Tuesday, December 04, 2007

December 4

Just before 5:00 a.m. on this date in 1969, more than a dozen Chicago police officers stormed a house on the city’s west side; among their targets was a young community activist and Black Panther Party member named Fred Hampton, whom one of the officers proceeded to kill with a pair of point-blank shots to the back of his head.

During the years leading up to his death, Hampton had migrated from the NAACP -- through which he worked as a youth organizer -- to the Black Panthers, a revolutionary Marxist party whose Illinois chapter Hampton helped found. Although Hampton, like most members of the BPP, believed in the inevitability of socialist revolution, he spent most of his time developing social welfare programs like the Breakfast For Children, which offered free meals to kids in Chicago’s poorest neighborhoods. And while the Panthers prepared for the international proletarian struggle by arming themselves, they did so while living within the realm of Mayor Richard J. Daley, a genuine thug whose police enforced an Alabama-style racial apartheid.

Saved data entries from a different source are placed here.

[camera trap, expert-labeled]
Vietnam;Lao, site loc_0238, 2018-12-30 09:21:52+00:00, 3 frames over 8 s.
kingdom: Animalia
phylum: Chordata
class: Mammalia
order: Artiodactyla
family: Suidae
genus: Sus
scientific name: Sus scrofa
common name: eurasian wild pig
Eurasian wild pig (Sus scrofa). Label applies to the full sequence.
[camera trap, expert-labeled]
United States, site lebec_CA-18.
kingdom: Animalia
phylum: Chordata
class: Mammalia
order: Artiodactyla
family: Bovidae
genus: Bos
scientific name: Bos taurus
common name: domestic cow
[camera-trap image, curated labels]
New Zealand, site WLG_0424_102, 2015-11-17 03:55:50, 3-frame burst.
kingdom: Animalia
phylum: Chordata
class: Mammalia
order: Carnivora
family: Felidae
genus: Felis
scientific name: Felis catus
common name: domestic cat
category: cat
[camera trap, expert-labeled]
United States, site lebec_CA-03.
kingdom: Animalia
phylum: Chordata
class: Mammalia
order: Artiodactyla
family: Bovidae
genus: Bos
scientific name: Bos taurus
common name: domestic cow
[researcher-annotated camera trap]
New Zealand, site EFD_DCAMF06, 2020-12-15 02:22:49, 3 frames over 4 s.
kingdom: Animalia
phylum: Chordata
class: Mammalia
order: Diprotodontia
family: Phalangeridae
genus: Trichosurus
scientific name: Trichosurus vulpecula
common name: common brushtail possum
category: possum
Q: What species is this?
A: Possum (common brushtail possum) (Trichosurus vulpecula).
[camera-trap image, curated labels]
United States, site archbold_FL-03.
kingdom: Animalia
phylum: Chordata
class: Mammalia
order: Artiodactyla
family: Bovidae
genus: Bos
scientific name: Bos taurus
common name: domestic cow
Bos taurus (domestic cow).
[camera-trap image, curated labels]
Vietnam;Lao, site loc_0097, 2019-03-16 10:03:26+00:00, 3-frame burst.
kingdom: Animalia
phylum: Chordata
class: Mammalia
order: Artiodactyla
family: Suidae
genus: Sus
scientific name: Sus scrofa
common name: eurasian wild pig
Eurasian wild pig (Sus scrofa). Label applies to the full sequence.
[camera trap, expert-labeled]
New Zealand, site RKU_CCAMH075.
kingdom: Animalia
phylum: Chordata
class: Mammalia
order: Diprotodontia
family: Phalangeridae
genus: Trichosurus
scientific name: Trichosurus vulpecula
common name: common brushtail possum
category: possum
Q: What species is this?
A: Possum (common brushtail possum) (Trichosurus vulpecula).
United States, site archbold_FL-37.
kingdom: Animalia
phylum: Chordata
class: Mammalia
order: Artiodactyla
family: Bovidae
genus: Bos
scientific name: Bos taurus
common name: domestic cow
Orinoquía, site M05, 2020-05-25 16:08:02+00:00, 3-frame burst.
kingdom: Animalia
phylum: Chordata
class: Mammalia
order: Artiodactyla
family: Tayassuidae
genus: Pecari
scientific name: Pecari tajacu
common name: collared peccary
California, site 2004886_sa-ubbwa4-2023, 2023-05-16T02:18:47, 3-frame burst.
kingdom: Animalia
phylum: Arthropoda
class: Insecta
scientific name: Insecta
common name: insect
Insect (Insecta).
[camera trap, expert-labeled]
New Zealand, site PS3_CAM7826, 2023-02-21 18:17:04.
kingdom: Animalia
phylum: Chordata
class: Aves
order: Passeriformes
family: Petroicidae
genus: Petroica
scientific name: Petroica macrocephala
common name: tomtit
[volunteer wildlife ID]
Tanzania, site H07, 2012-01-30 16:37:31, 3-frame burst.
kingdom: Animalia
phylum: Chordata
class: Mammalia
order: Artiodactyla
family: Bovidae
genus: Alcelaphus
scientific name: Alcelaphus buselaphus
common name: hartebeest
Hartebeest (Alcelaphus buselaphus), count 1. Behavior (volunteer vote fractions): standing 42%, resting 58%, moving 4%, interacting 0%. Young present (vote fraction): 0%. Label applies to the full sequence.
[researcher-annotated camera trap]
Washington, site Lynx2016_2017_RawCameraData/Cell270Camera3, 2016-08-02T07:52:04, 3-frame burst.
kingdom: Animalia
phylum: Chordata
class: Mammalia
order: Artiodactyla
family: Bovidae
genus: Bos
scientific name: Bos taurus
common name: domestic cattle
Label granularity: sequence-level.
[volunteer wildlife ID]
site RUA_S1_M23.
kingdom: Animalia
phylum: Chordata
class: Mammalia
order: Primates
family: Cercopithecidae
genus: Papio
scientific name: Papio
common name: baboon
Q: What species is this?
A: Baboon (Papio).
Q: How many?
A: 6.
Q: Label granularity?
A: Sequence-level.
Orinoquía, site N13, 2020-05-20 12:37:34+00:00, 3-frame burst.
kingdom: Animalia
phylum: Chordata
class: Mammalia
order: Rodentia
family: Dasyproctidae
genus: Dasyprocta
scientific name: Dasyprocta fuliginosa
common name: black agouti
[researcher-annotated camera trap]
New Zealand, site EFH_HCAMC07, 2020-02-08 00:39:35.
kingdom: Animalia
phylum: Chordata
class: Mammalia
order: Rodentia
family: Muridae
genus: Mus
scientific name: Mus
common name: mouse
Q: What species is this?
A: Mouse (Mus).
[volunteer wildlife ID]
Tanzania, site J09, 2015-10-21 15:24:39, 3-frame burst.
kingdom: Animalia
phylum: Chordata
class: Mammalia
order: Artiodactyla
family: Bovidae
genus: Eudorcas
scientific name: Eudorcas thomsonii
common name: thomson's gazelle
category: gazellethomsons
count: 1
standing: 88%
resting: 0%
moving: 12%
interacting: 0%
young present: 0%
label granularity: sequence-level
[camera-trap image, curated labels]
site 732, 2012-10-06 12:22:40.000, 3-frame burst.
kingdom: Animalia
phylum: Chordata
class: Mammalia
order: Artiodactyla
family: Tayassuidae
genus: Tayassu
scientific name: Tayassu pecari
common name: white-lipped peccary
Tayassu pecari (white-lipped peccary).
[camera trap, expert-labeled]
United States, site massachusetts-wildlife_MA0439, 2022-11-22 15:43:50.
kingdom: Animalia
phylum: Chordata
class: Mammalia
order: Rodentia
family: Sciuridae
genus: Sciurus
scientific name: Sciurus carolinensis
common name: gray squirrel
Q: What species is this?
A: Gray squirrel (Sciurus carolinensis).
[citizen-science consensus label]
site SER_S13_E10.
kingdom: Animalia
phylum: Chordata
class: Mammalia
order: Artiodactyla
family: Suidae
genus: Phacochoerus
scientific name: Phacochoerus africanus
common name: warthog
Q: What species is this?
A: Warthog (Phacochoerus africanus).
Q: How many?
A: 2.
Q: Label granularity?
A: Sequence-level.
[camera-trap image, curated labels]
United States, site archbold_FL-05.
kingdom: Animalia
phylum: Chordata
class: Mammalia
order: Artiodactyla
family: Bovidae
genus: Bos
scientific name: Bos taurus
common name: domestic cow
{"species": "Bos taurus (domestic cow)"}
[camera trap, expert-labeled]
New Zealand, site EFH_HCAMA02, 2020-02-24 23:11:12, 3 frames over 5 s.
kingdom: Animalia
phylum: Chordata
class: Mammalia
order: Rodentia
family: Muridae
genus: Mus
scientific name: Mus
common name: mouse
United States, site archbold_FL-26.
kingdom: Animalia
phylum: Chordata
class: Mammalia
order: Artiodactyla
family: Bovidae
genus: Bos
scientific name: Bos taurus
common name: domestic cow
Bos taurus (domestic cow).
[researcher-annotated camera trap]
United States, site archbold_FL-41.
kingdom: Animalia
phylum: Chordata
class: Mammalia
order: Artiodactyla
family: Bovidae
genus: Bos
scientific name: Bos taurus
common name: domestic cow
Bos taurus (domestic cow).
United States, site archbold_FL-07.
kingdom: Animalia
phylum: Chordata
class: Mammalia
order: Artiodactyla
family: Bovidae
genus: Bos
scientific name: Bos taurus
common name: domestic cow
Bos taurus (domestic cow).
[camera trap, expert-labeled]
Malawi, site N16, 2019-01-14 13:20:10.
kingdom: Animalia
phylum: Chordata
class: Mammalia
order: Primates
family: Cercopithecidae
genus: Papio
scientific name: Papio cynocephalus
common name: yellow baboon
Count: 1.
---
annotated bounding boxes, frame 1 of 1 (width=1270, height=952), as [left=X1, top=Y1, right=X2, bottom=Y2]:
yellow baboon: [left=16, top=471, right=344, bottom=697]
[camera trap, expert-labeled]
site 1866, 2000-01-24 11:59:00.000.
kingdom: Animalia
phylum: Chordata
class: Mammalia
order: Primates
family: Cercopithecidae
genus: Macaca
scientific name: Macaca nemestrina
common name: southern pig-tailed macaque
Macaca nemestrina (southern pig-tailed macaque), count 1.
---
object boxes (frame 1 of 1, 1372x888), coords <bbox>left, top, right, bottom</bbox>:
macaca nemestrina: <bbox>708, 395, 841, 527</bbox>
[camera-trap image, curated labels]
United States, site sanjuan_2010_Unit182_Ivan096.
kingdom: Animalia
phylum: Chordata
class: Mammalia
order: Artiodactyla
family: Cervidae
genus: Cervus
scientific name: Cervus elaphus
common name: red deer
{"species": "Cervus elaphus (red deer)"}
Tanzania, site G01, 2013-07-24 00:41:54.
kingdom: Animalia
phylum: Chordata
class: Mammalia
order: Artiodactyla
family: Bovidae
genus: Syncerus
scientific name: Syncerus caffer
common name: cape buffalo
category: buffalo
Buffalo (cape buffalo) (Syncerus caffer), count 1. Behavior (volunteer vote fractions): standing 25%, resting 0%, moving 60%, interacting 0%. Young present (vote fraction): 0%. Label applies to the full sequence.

Not surprisingly, relations between the city’s police and black community were less than warm. Skirmishes between the CPD and the Black Panthers -- most of them provoked by the former -- had become routine during the second half of 1969; with the encouragement of the FBI, which regarded the Black Panthers as a grave domestic threat, the Chicago police sought to completely uproot the organization. Hampton, who quite probably had been drugged the night before his death by an FBI informant named William O’Neill, did not wake up when the special operations unit burst in to the apartment, nor did he stir when his friend and fellow Panther Mark Clark was shot and killed in the living room. Even several bullet wounds to the shoulder -- all fired by the Chicago police -- were insufficient to get Fred Hampton out of bed.

The Chicago police initially claimed that Hampton had been killed in the confusion caused by an intense, 10-minute gun battle between the police and the handful of black revolutionaries sleeping in Hampton’s apartment. As it turned out, only a single shotgun blast -- fired from Mark Clark’s gun as he died -- came from any of the Panthers or their friends. No one was ever charged in the killing of Hampton, though civil suits brought by the families of Hampton and Clark were eventually settled out of court.

Hampton, one of the most gifted community organizers of his generation, was only 21 when he died. Aside from the false claim that a sleeping Hampton and his colleagues had initiated a gun battle, no specific reasons were ever cited for the raid.